BEGIN TEXT SEGMENT
According to Richard’s website,, Earl’s office, designed by famed architect Eero Saarinen, was a luxurious enigma dominated by the large rounded bulks of his desk and two built-in sofas.

During the construction phase, Earl and Saarinen made an agreement that Saarinen would handle the design of GM Styling’s public spaces, such as the lobbies, hallways, cafeterias and auditoriums, while Earl’s team would handle the offices, Leavy explained.

“The furniture in these offices is original furniture designed by GM’s Architectural Interior Studio,” Leavy said.

“They reported to Earl, and that group was headed by Carl Benkert.”

Included in the desk are several gadgets, such as light and temperature control panels, a built-in waste basket, TV controls and a desk light that rises from its flush-prone position at the push of a button.

“It’s really beautiful,” said architect Michael Poris, who owns McIntosh Poris Associates in Birmingham.

Poris co-owns the design firm with Doug McIntosh, the grandson of Howard “Buck” O’Leary. O’Leary worked as a personal assistant to Earl.

“Harley’s office was on one side, and Buck’s office was on the other,” Poris said. “Harley’s desk is all custom-formed cherry, reminiscent of how they use to model cars in wood forms … it’s just gorgeous.”

Richard said the offices often included additions from famed designers of the time: A Finn Juhl desk chair was modified by GM Styling to include a cherry and chrome swivel base; Mia Grotel designed special ceramic planters and Gertrude and Otto Natzler provided the decorative ash tray.

Other colorful design elements were added to Earl’s array of offices that his team worked on, Richard said.
END TEXT SEGMENT
BEGIN PROVIDED DATA
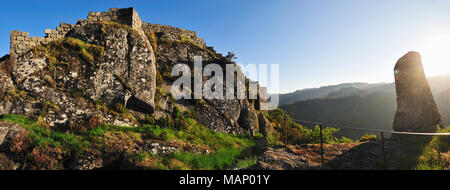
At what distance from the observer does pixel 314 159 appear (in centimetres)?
END PROVIDED DATA
| EXERCISE PROMPT |
Reproduce word for word the part of the text on Earl's GM Styling office that opens with the words containing "According to Richard’s" and closes with "two built-in sofas.".

| CORRECT ANSWER |
According to Richard’s website,, Earl’s office, designed by famed architect Eero Saarinen, was a luxurious enigma dominated by the large rounded bulks of his desk and two built-in sofas.